This post is inspired by the #tidytuesday CHAT data set and focuses on the diffusion and adoption rates of media technologies since 1992. Most interesting is probably the current data about internet users, whereas the statistics on radios, television sets, and newspaper circulation are only available up to about the year 2000.
On the technical side, this post shows how to combine information from different data sources in R / RStudio and visualize the results using tidyverse and ggplot2 in particular.
Importing, merging, and reshaping data from three different sources
# install.packages("tidytuesdayR")
library(tidytuesdayR)
library(tidyverse)
library(scales)
library(janitor)
theme_set(theme_light())
# the main data set
tuesdata <- tidytuesdayR::tt_load(2022, week = 29)
tech <- tuesdata$technology
tech
rm(tuesdata)
comm <- tech %>% filter(category == "Communications") %>% select(-category,-group)
comm %>% count(variable)
# extract the variable descriptions for plot labeling later
labels <- tech %>% filter(variable %in%
c("internetuser", "radio", "tv", "newspaper", "label")) %>%
select(label) %>% unique()
(labels <- labels$label)
In the communications category of the raw data, there are 12 different media technologies of which we’ll select the four mentioned above. The data has quite an odd format in that it has a generic ‘value’ column paired with the name of the media technologies in the ‘variable’ column in a long format, rather than having separate columns for each technology.
# A tibble: 70,858 x 5
variable label iso3c year value
<chr> <chr> <chr> <dbl> <dbl>
1 cabletv Households that subscribe to cable AFG 1992 0
2 cabletv Households that subscribe to cable AFG 1993 0
3 cabletv Households that subscribe to cable AFG 1994 0
4 cabletv Households that subscribe to cable AGO 1999 6319.
5 cabletv Households that subscribe to cable AGO 2000 11396.
6 cabletv Households that subscribe to cable ALB 1996 0
7 cabletv Households that subscribe to cable ALB 2002 7160.

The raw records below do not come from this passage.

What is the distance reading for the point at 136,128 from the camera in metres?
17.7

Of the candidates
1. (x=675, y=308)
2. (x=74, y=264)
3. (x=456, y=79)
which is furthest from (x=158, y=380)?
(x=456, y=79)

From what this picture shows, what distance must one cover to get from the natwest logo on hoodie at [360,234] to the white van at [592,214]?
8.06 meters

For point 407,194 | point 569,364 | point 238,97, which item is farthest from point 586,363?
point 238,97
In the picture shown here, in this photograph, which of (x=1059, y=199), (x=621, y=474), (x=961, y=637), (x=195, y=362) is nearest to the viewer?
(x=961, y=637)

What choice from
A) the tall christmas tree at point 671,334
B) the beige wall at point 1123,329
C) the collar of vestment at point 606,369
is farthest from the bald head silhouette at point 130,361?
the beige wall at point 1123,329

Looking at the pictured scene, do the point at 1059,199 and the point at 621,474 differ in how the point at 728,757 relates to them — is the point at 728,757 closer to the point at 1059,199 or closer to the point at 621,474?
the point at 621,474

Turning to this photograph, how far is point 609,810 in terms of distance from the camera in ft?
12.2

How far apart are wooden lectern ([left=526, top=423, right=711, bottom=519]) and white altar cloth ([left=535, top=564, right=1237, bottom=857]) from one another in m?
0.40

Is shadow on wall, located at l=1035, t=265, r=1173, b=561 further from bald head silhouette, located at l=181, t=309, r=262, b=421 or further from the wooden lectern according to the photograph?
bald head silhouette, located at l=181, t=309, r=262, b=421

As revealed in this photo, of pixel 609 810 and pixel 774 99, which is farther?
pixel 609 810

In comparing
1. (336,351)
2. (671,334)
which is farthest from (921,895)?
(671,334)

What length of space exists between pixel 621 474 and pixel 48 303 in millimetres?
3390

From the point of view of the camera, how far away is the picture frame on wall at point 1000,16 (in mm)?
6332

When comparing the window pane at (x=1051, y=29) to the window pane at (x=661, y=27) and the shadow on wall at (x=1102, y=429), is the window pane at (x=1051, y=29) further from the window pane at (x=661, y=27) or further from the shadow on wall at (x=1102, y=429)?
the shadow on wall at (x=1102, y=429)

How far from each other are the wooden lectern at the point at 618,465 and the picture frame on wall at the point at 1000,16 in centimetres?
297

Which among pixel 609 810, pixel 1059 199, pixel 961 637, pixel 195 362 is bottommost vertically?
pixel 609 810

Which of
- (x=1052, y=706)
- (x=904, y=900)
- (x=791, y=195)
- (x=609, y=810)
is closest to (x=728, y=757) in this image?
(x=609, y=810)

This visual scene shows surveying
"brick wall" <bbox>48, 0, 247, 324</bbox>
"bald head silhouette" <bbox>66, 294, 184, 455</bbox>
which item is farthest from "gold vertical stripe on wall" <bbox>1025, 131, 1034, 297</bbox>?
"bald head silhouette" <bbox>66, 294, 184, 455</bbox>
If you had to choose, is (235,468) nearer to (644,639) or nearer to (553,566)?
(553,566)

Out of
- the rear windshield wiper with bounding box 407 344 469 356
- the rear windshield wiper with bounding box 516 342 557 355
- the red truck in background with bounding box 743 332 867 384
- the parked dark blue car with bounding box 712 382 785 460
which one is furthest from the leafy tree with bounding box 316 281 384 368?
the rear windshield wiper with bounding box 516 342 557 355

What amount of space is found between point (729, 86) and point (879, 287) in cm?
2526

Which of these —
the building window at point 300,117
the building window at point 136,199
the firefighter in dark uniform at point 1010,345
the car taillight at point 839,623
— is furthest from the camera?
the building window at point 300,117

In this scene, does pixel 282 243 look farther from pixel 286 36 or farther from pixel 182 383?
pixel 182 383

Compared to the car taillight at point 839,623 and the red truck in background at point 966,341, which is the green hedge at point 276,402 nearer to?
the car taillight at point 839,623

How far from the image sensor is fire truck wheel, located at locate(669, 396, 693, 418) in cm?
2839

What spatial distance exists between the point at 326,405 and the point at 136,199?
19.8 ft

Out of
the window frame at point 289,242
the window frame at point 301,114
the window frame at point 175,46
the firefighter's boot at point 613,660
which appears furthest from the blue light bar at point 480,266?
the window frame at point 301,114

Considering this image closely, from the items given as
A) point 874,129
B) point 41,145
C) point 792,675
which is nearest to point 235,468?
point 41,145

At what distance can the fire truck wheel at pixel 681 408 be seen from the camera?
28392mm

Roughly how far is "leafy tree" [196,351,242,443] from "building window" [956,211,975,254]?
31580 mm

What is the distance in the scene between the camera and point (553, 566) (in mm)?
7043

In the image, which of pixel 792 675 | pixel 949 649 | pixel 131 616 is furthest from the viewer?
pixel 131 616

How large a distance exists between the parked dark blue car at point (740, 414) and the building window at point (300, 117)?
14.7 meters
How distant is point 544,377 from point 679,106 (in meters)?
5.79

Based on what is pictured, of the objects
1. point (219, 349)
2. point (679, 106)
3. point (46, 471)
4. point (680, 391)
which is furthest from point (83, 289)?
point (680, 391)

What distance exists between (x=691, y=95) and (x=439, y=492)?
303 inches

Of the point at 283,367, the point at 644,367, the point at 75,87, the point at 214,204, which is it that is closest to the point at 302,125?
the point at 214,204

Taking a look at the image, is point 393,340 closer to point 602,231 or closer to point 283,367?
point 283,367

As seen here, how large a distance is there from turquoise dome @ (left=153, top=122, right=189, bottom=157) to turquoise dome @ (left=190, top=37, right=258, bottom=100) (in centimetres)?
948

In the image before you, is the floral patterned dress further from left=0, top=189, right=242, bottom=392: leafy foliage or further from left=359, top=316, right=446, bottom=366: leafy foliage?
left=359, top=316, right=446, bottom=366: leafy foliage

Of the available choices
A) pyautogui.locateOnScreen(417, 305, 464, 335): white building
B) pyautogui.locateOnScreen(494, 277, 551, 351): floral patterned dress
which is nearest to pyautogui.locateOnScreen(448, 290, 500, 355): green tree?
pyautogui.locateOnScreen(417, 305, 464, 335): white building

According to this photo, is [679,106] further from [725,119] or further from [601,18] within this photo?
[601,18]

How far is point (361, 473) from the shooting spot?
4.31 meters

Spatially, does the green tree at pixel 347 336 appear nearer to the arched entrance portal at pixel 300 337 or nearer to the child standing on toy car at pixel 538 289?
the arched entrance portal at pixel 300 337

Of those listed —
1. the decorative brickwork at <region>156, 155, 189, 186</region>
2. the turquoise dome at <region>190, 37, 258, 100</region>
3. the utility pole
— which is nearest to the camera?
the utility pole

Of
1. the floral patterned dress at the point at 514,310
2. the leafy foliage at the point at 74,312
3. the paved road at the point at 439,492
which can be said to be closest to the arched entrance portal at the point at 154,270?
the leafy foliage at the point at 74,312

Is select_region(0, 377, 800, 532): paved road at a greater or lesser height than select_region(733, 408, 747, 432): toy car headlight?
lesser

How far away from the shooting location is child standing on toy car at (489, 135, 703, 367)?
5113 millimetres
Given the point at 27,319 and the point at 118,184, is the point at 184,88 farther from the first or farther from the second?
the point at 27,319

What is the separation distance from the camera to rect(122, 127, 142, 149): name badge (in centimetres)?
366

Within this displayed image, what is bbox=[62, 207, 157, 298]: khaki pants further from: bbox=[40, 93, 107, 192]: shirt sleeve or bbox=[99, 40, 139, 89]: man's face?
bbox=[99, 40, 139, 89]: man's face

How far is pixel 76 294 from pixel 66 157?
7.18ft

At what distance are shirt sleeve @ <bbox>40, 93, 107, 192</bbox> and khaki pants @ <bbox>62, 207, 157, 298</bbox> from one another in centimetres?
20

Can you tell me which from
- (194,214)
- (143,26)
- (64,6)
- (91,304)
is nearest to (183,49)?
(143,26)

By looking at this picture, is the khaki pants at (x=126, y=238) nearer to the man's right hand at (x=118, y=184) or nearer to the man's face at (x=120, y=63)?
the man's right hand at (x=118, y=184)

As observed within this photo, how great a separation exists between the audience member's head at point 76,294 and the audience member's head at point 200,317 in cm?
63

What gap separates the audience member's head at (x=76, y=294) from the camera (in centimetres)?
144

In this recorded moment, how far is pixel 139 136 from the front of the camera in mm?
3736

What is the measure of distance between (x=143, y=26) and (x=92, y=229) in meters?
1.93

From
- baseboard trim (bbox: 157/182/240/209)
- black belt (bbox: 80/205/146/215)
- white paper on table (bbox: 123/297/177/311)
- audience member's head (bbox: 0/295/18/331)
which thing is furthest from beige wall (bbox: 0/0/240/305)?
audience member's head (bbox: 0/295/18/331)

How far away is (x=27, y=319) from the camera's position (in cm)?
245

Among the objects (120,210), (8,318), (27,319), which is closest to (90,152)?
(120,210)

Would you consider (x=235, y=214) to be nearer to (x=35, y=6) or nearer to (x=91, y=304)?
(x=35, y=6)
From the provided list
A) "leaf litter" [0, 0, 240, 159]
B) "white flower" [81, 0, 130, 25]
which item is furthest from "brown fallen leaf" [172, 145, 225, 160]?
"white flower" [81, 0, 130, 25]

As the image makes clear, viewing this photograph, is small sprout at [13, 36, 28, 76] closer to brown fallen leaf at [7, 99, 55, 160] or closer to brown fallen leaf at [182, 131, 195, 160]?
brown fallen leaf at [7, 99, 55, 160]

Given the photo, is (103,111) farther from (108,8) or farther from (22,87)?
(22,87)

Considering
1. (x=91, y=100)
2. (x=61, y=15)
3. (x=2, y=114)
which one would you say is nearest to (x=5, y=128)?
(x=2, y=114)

8 cabletv Households that subscribe to cable ARG 1993 3605527
9 cabletv Households that subscribe to cable ARG 1994 4159364
10 cabletv Households that subscribe to cable ARG 1995 4713815
# ... with 70,848 more rows
# A tibble: 12 x 2
variable n
<chr> <int>
1 cabletv 1451
2 cell_subsc 7855
3 computer 2144
4 internetuser 4883
5 mail 6270
6 newspaper 5964
7 radio 10344
8 servers 2333
9 telegram 6183
10 telephone 7297
11 telephone_canning_wdi 11143
12 tv 4991
This data on media technology adoption basically only has absolute numbers for a lot of years and a lot of countries, but it is difficult to compare across countries since we don’t have the population sizes yet. For example, comparing the number of internet users across Switzerland, the United States, and China, we can’t see that the adoption is in fact highest in Switzerland:

The population data is available to download from the World Bank and can be saved locally as a CSV file and then imported into R. I also found a table that lists the region and subregion of each country online which might be useful for grouping and can be directly imported into R from the web. I am using dplyr’s inner_join() function here to merge the new data with the tech adoption data and matching the three-letter country codes and then pivot_wider() to get the data into a more useful shape.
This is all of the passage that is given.